== Aufgaben und Übungen ==
a) Zählen Sie sämtliche Webbrowser auf, die in der Forendiskussion zum Tomcat-Fehler genannt werden.
b) Geben Sie den Abschnitt der Forendiskussion zum Tomcat-Fehler wortgetreu wieder, der zwischen „Alles wunderbar.“ und „melden nix Außergewöhnliches.“ liegt, beide eingeschlossen.

== Vorgegebener Text ==

+++

# JSP: Tomcat: Serverfehler 500 nur beim IE.



## McFraggle (24. Jan 2008)

Hi!
Ich habe ein ominöses Problem:

Meine kleine JSP-Anwendung nutzt eine ausgezeichnete Fehlerseite um Exceptions dem User verständlich näher zu bringen.   Dieses Fehler-JSP erzeugt auch einige Log-Einträge, damit ich weiß, was wirklich passiert ist.

Alles wunderbar.
Nun kommt das Testen im IE (eigentlich nur wegen etwas CSS, wer denkt schon an unterschiedliches Verhalten vom Tomcat bei unterschiedlichen Browsern...) und siehe da:
Wenn der IE meine Fehler-JSP anzeigen sollte, meldet er einen Server-Fehler 500 (im hässlichen IE-Stil). Die Logs, die in meiner Fehler-JSP veranlasst werden, werden aber noch schön in die Log-Files geschrieben; die Fehler-JSP wird also abgearbeitet. Nur schickt Tomcat offenbar ganz zum Schluss statt des korrekten Responses (Inhalt meiner Fehler-JSP) einen 500-Response.
Mit Firefox und Opera läuft alles supi. Auch der Firefox unter meinem virtuellen Windows, wo ich den IE eingesperrt habe, verhält sich wie erwartet.

Die Tomcat-Logs melden nix Außergewöhnliches.

Hat irgendjemand eine Idee, was das sein kann oder wo ich weiter suchen kann?


----------



## maki (24. Jan 2008)

Benutzt du JavaScript um URLs & PAramter zusammenzustellen?

Würde mir mal die URLs ansehen die vom FF und vom IE gesendet werden.


----------



## McFraggle (24. Jan 2008)

Die URLs waren ok. Der Fehler war ein Hirnpups bei MS.
Nachzuschlagen hier:
http://support.microsoft.com/?scid=kb;en-us;294807&x=13&y=11

Kurzum: Die Fehlerseite muss mindestens 512 Bytes groß sein.


----------

+++

== Bereitgestellte Einträge ==
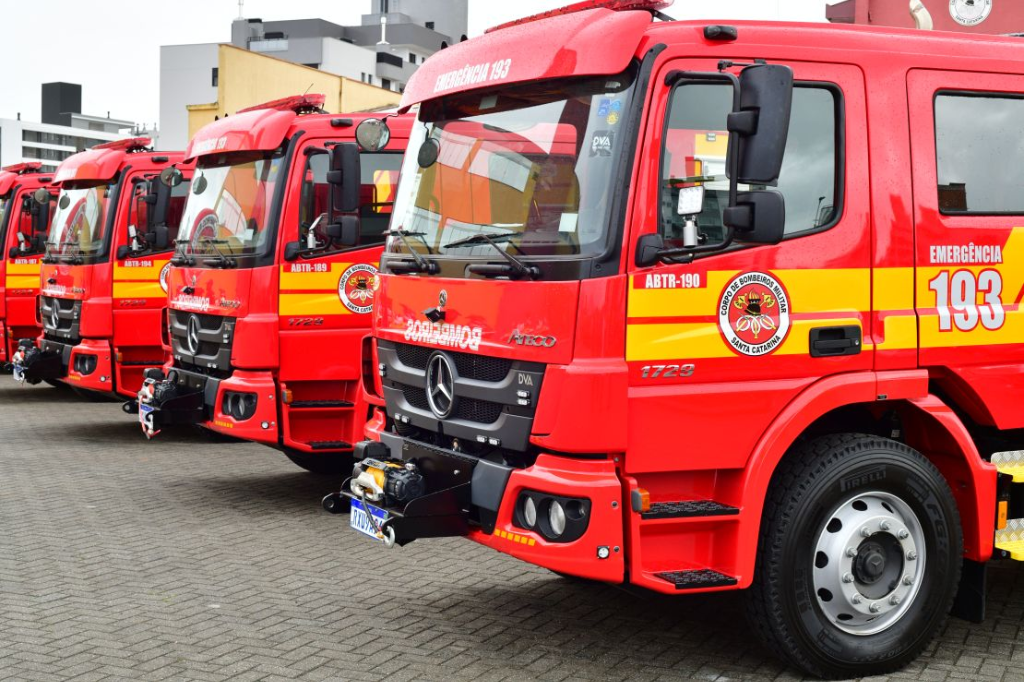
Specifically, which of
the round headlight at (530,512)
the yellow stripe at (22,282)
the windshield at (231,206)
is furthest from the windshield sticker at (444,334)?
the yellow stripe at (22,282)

+++

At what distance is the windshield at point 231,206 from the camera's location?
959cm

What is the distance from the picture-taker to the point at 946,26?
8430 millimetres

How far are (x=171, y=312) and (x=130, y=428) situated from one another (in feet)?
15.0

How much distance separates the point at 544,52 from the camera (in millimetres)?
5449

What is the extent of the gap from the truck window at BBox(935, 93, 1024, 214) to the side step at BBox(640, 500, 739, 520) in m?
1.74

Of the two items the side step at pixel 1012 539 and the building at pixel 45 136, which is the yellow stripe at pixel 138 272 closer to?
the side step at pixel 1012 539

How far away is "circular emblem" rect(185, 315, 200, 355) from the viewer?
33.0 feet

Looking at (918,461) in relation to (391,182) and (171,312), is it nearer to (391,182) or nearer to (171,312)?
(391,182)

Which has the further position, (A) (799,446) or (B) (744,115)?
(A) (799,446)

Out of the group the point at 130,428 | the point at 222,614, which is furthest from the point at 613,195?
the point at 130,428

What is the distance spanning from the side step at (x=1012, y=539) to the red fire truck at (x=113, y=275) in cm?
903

+++

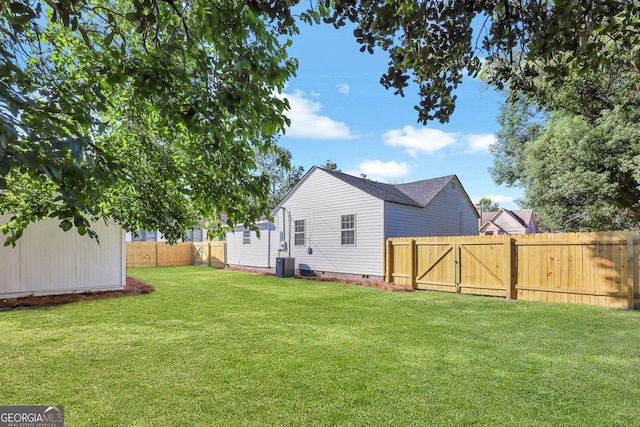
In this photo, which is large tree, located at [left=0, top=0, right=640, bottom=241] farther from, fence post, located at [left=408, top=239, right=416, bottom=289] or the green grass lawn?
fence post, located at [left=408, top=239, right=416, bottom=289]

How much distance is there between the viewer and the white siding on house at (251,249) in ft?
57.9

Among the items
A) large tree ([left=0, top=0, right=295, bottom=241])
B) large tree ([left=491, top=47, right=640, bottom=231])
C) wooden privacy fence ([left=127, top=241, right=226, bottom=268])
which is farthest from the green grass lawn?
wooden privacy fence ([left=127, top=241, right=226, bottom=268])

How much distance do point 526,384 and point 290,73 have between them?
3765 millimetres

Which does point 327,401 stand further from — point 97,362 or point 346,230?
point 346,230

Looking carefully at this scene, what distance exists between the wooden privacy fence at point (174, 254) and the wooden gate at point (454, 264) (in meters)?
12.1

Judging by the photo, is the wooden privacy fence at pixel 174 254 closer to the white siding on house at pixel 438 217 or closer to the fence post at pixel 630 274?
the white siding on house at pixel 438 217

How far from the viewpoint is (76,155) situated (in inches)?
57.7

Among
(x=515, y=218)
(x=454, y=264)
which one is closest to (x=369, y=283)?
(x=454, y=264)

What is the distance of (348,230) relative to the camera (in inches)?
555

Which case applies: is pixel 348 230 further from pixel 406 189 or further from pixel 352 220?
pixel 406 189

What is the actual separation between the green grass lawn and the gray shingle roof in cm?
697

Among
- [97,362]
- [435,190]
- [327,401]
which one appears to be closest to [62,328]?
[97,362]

+++

== Lösungen der Aufgaben ==
a) IE, Firefox, Opera

b)
Alles wunderbar.
Nun kommt das Testen im IE (eigentlich nur wegen etwas CSS, wer denkt schon an unterschiedliches Verhalten vom Tomcat bei unterschiedlichen Browsern...) und siehe da:
Wenn der IE meine Fehler-JSP anzeigen sollte, meldet er einen Server-Fehler 500 (im hässlichen IE-Stil). Die Logs, die in meiner Fehler-JSP veranlasst werden, werden aber noch schön in die Log-Files geschrieben; die Fehler-JSP wird also abgearbeitet. Nur schickt Tomcat offenbar ganz zum Schluss statt des korrekten Responses (Inhalt meiner Fehler-JSP) einen 500-Response.
Mit Firefox und Opera läuft alles supi. Auch der Firefox unter meinem virtuellen Windows, wo ich den IE eingesperrt habe, verhält sich wie erwartet.

Die Tomcat-Logs melden nix Außergewöhnliches.